As new therapies come to market for pediatric acute myeloid leukemia, there will be a lot of questions to answer regarding dosing and where these drugs are used in the patient journey, said Sarah Tasian, MD, attending physician in the Division of Oncology at Children’s Hospital of Philadelphia.
As new therapies come to market for pediatric acute myeloid leukemia, there will be a lot of questions to answer regarding dosing and where these drugs are used in the patient journey, said Sarah Tasian, MD, attending physician in the Division of Oncology at Children’s Hospital of Philadelphia.
Transcript
What challenges do you expect we will face as new antibody-based and cellular immunotherapies come to market to treat children with acute myeloid leukemia?
I think a lot of it is just simply dose finding, you know, what is the appropriate dose? What is the safe and tolerable dose for a child? Who certainly, I think, have the benefit that children tolerate things a lot better sometimes than adults do, and I think in pediatric oncology, we tend to also be pretty risk tolerant in a multiple relapse situation.
I think the other major challenge will be understanding with all of these new immunotherapies on the market, where do we best place them?
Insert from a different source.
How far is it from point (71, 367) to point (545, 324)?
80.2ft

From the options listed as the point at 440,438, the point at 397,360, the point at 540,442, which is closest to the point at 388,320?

You know, are these best reserved for children with secondary rate of relapse? First relapse? Primary chemotherapy refractory? And I think we're also going to need a variety of immunotherapies against different targets, because childhood AML is so genetically and even phenotypically heterogeneous, and one size will not fit all. And so I think we're really have to understand the potency of these different modalities, the relative specificity of some of these targets, but I think the biggest challenge will be now that we have the benefit of having access to a lot of these new therapies, you know, where do we best place them to really maximize benefit for our young patients?